И старый князь, засмѣявшись, жадно принялся за свой завтракъ.
Княжна стояла молча и глядѣла на гостя, очевидно, ожидая отвѣта на сдѣланный вопросъ. Въ блѣдномъ лицѣ ея не было ни кокетства, ни улыбки, ни даже удивленія при встрѣчѣ съ неожиданнымъ гостемъ.
— Благодарю васъ, я выпью.
Дѣвушка повернулась, вышла, показавъ графу нѣжный затылокъ и красивую линію спины, чуть-чуть волновавшуюся при ходьбѣ въ таліи, какъ чашечка цвѣтка подъ дуновеньемъ вѣтра.
— Такъ ваша матушка осталась еще годъ за границей? Садитесь-ка сюда, вамъ будетъ удобнѣе! — князь указалъ на широкое кресло, стоявшее по правую руку отъ него. — Вы простите, Георгій Алексѣевичъ, что я безъ церемоній, но это мой часъ, а въ мои годы здоровье держится только режимомъ.

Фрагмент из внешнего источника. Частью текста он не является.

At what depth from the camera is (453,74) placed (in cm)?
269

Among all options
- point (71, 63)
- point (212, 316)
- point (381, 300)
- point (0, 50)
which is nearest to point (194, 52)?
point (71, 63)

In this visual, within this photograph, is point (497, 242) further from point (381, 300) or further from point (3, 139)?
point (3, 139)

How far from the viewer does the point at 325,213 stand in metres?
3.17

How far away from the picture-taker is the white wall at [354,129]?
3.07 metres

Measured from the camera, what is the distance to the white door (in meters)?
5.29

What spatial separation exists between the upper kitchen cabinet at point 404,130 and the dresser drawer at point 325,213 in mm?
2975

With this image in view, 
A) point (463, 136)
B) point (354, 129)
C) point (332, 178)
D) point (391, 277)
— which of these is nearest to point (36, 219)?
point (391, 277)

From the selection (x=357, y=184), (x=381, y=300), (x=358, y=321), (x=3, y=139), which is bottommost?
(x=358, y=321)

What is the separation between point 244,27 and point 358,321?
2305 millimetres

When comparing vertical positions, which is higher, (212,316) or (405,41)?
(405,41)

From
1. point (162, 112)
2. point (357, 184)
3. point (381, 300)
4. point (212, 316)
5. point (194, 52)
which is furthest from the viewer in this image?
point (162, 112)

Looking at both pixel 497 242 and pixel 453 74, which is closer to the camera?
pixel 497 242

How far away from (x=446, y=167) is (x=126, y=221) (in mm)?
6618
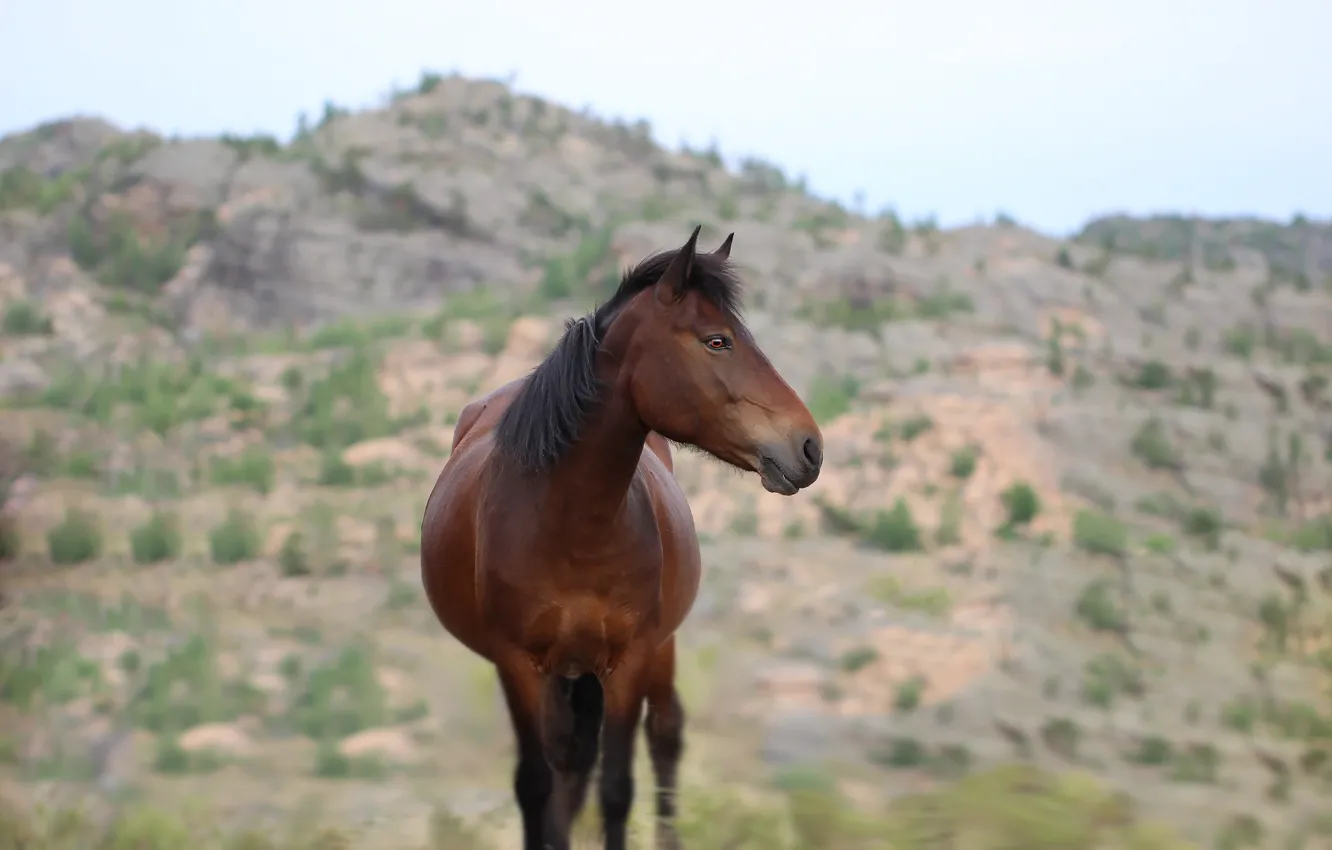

— Ради Бога, Павелъ Львовичъ!.. — Горденьевъ сѣлъ. — Maman[2]… вы знаете ея здоровье, я думаю не на годъ, а… навсегда останется за границей. Доктора не предвидятъ возможности для ея легкихъ нашу осень, зиму да и лѣто съ такими рѣзкими перемѣнами температуры. Я ради нея вышелъ въ отставку и хлопочу о зачисленіи меня къ нашему посольству на югѣ Франціи, Италіи или Испаніи.
— Соскучитесь!..
— Соскучусь?.. да, пожалуй, но… пока maman[2] — это нужно…
Онъ густо покраснѣлъ и отвернулся.
— Вы что не договариваете, неужели такъ плоха графиня Анна Николаевна?
— Maman[2]? Вы давно ее не видѣли?
— Да. Лѣтъ, лѣтъ… пожалуй, тридцать.
— Такъ видите, вы помните ее красавицей, а теперь… Ахъ если бы вы видѣли ее теперь… Смерть отца обрушилась на нее такъ внезапно; теперь я одинъ и, конечно, долженъ… и хочу…
Князь Лукомскій приподнялъ брови и посмотрѣлъ на Горденьева, онъ видѣлъ, что этотъ высокій, сутуловатый и плотный мужчина лѣтъ 35 конфузился, что высказалъ въ своихъ словахъ и страхъ потерять мать, и дѣтскую любовь, заставлявшую его забыть личную жизнь, карьеру, ради больной одинокой женщины.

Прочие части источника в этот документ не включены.